Neafseys fund Cornell Tech's top academic post
By Diane Lebo Wallace
John P. Neafsey ’61, M.Eng. ’62, MBA ’63, and his wife, Rilla, have endowed the top academic leadership position at Cornell Tech, currently held by Dean and Vice Provost Daniel P. Huttenlocher.
“The opportunities for Cornell Tech are boundless, and it has done extraordinarily well in getting underway,” said Neafsey, a retired Sun Co. executive and investment consultant. “I’m delighted that Cornell Tech is at the forefront on the East Coast, rivaling Stanford on the West Coast, and that we are emerging as a recognized world leader in the field of technology.”
The gift to establish the Jack and Rilla Neafsey Deanship provides an endowment to fund the position in perpetuity.
“I am profoundly honored that the Cornell Tech deanship has been so generously endowed by Jack and Rilla,” Huttenlocher said. “At Cornell Tech, we seek to create leaders who can bridge the fields of tech and entrepreneurship, so it is only fitting that this leadership gift came from Jack, who himself has had an extremely successful career bringing innovations in engineering to life through his business acumen.”
A Cornell trustee emeritus, presidential councillor and foremost benefactor, Neafsey has long believed that to educate and lead for innovation, institutions need to integrate business with technology and engineering fields and to blend study with practice – principles that inspired him to help drive milestone achievements in Cornell’s business, engineering and computing education over decades.
Neafsey visited Cornell classrooms as early as the 1970s to teach finance as a practitioner and for many years served as an adviser to Cornell’s business, engineering and medical schools. He also has championed initiatives in student life.
In the 1980s he chaired the $46.6 million capital campaign that secured a $20 million gift from the Johnson family and led to renaming the business school the Samuel Curtis Johnson Graduate School of Management.
He was elected a Cornell trustee in 1986 and held active membership on the Major Gifts Campaign Committee, chairing the National Regional Campaign for The Cornell Campaign-Creating the Future.
He recalled that when several universities were recruiting Huttenlocher, Cornell believed it would take a chair to compete for the computer scientist – prompting Neafsey to endow a professorship in computer science and information technology, with a joint appointment in the engineering and business schools.
During the 1990s, after Huttenlocher chaired a task force convened by the provost that led to the creation of the Faculty of Computing and Information Science (CIS), he became one of the first professors appointed to the school’s faculty and held its first named professorship.
The two continued to stay in touch after Huttenlocher was appointed dean of CIS and then dean of Cornell Tech. In recent years, Neafsey has stayed informed about Cornell Tech through conversations, touring the construction site and visiting with Cornell Tech students.
He likes what he sees.
“Dan is terrific at recruiting faculty,” he said, “and has broken the mold in some ways, hiring not just academic Ph.D.s, but individuals without Ph.D.s who are really good at what they do. He has created a first-class faculty.”
Cornell Tech is attracting a higher caliber of students and a greater number of them, he noted. Last spring, he sat in on an Open Studio, an event for student teams to pitch ideas for startup companies. “The students were very energetic and the event simulated what goes on in the real world. Teamwork is how things get done,” he said, “and fostering teams distinguishes Cornell’s teaching.”

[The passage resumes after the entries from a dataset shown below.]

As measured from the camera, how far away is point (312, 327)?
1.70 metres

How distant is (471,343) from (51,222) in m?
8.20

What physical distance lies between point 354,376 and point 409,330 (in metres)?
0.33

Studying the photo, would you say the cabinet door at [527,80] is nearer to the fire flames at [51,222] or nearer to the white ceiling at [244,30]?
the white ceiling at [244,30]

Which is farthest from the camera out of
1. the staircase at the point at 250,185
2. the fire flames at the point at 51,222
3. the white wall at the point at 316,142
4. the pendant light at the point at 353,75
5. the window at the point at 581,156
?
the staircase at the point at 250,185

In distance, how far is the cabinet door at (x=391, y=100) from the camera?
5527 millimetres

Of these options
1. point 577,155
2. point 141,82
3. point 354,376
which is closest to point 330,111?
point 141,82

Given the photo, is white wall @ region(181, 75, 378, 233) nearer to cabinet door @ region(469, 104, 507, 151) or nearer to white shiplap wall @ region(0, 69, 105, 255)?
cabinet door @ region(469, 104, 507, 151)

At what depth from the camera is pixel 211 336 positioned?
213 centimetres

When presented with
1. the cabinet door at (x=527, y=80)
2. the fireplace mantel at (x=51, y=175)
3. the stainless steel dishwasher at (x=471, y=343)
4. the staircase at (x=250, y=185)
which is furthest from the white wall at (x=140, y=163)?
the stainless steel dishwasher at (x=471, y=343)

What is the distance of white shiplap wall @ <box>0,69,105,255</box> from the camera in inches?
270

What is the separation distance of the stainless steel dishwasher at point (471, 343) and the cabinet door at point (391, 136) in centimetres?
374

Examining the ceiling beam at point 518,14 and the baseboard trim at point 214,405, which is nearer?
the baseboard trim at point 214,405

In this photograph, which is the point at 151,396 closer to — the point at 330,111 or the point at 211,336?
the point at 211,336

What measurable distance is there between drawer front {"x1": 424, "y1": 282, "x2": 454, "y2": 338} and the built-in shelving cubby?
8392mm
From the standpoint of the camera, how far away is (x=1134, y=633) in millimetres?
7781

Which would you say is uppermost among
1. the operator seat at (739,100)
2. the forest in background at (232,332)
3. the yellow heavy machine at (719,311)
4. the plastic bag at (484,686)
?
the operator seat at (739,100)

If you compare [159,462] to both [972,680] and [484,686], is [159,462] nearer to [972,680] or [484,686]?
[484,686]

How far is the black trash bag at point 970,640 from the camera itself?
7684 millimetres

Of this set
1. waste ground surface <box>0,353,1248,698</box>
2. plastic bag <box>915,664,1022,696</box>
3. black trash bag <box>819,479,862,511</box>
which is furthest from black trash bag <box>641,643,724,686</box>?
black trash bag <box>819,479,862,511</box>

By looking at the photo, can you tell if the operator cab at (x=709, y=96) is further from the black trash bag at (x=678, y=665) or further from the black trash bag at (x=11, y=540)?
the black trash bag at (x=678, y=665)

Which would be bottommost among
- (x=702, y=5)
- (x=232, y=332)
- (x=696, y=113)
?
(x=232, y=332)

Neafsey said he owes a debt to Cornell, which “was very good to me and gave me support. I held a lot of jobs on and off campus to pay my room and board, but Cornell gave me a full tuition scholarship for six years. That’s part of the reason why I give back.”
Looking ahead, Neafsey sees promise and opportunity for Cornell Tech.
“We’re just beginning to understand how to stimulate creative careers in technology, computer science, engineering and other disciplines,” he said. “We’re still in infancy when it comes to the art of encouraging innovations that produce contributions to society and the ways in which we live.”
Diane Lebo Wallace is a writer for Alumni Affairs and Development.